Text extract:
According to the first sample (especially, the first particle), a suitable cleaning agent (e.g., sheath fluid, water and/or any other suitable cleaning solution), cleaning parameters (e.g., duration of one cleaning cycle, number of cleaning cycles, maximum number of cleaning cycles, etc.), monitoring solution (e.g., water) and/or monitoring parameters can be selected or set. The monitoring parameters may include parameters associated with the monitored solution (e.g., delivery time or volume, etc.), populations associated with monitored particles or monitoring parameters (e.g., monitoring criteria indicating that cleaning requirements are met). The monitoring standard may be embodied in various forms, for example, the target carryover count within a predetermined time, the target carryover concentration/concentration percentage, the target carryover rate (number/second), and so on. Example settings of cleaning parameters and monitoring parameters and criteria may be seen in FIG. 16.

Then, at step S51, the sample processing instrument 1 is cleaned by the selected cleaning agent according to the set cleaning parameters. In a cleaning cycle, the selected cleaning agent may be one, two or more. Correspondingly, cleaning parameters may be set for each cleaning agent. The cleaning parameters may be determined based on experimental data, historical data or experimental data. After a cleaning cycle or a predetermined number of cleaning cycles, proceed to step S52.

Rows:
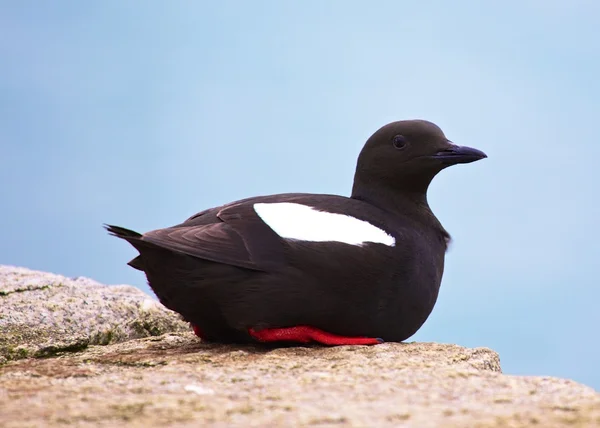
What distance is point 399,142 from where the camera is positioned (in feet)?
18.4

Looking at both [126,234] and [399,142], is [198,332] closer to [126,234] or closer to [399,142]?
[126,234]

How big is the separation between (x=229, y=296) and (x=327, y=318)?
1.83ft

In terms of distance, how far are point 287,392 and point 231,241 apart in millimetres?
1512

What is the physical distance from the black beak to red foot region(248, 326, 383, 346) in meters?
1.30

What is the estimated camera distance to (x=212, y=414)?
9.64 ft

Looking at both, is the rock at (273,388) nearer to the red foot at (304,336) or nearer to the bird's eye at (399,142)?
the red foot at (304,336)

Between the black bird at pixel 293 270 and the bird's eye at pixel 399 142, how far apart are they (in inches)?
19.7

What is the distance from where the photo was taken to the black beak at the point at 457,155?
5510mm

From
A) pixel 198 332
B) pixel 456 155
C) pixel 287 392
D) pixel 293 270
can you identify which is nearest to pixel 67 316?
pixel 198 332

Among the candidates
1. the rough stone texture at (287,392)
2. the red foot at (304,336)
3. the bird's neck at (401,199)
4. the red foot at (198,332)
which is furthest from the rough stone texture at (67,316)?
the bird's neck at (401,199)

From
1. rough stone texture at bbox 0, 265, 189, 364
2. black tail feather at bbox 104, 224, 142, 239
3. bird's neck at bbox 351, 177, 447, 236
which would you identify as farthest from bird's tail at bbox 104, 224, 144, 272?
bird's neck at bbox 351, 177, 447, 236

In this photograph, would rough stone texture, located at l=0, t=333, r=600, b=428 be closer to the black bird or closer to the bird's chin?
the black bird

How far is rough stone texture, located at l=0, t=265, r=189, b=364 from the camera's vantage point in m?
5.53

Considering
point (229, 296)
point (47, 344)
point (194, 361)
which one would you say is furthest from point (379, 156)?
point (47, 344)
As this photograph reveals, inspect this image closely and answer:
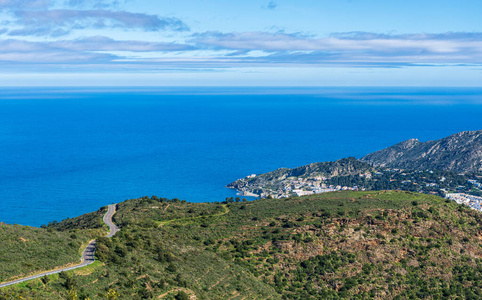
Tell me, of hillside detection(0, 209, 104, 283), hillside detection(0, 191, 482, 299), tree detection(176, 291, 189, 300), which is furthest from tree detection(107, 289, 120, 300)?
hillside detection(0, 209, 104, 283)

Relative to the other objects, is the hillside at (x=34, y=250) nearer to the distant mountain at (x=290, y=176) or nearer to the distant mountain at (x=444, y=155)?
the distant mountain at (x=290, y=176)


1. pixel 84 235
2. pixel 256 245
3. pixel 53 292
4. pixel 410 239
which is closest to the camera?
pixel 53 292

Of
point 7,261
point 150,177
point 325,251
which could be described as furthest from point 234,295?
point 150,177

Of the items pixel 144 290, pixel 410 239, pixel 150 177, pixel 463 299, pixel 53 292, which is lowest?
pixel 150 177

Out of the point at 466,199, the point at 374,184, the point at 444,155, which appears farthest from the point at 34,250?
the point at 444,155

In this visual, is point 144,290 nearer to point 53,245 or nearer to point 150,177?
point 53,245

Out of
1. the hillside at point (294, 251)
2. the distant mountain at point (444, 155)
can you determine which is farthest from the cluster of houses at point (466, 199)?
the hillside at point (294, 251)

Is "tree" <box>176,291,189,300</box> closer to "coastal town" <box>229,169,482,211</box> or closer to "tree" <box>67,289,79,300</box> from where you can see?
"tree" <box>67,289,79,300</box>
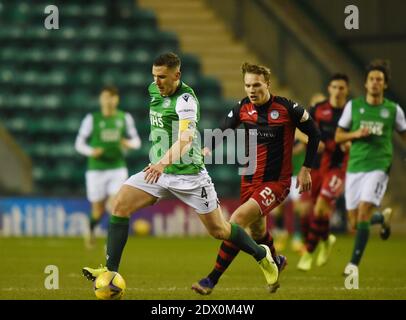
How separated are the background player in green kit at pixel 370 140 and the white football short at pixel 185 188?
2.91 metres

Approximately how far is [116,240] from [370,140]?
3855 mm

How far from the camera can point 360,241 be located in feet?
35.6

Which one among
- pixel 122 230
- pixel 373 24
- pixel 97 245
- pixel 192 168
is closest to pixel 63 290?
pixel 122 230

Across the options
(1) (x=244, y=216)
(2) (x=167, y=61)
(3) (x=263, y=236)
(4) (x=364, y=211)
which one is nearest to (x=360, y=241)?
(4) (x=364, y=211)

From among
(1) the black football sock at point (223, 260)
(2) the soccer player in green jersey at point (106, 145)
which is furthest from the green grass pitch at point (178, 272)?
(2) the soccer player in green jersey at point (106, 145)

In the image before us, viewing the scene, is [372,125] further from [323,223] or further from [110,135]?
[110,135]

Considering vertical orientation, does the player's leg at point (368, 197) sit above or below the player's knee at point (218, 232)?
below

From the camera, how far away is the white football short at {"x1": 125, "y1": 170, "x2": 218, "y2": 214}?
8.45 m

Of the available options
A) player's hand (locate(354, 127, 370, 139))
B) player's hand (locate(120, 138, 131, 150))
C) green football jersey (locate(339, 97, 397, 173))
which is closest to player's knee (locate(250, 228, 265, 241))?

Complete the following:
(a) Please quote the instrument-cleaning text, starting with "Then, at step" and going on through "to step S52.".
(b) In the instrument-cleaning text, at which step is the sample processing instrument cleaned with the selected cleaning agent?
(c) Proceed with the instrument-cleaning text from the point where it stops.
The material above comes from a separate source and is unrelated to the instrument-cleaning text.

Responses:
(a)
Then, at step S51, the sample processing instrument 1 is cleaned by the selected cleaning agent according to the set cleaning parameters. In a cleaning cycle, the selected cleaning agent may be one, two or more. Correspondingly, cleaning parameters may be set for each cleaning agent. The cleaning parameters may be determined based on experimental data, historical data or experimental data. After a cleaning cycle or a predetermined number of cleaning cycles, proceed to step S52.

(b) Step S51

(c)
At step S52, the monitoring solution is pumped through the flow cell 20 by the fluidics components. The sample processing instrument 1 then analyzes the flow cell 20 including the monitoring solution during the monitoring period (see step S53).

At step S53, a measurement value related to the carryover or the monitoring solution during the monitoring period is obtained, for example, the amount of the carryover (first particle) and/or the flow rate of the monitoring solution. The flow rate of the monitoring solution may be measured by one or more sensors. For example, for a sample processing instrument 1 that is a flow cytometer, the measurement may be performed by measuring light scattered from the flow cell 20 in response to one or more laser beams directed at the flow cell 20. In this example, the carryover (first particles remaining in the flow cell 20) may be counted by, for example, an optical detection system based on the detected light scattered or emitted from the particles. In the same monitoring time, the lower the amount of carryover (e.g., a count or approximate count of the number of carryover particles remaining in the flow cell 20 during the monitoring period), the better the cleaning results. Of course, as the monitoring time is longer, the amount of carryover detected is greater. If the measured value is not sufficient to indicate the cleaning level, proceed to step S54.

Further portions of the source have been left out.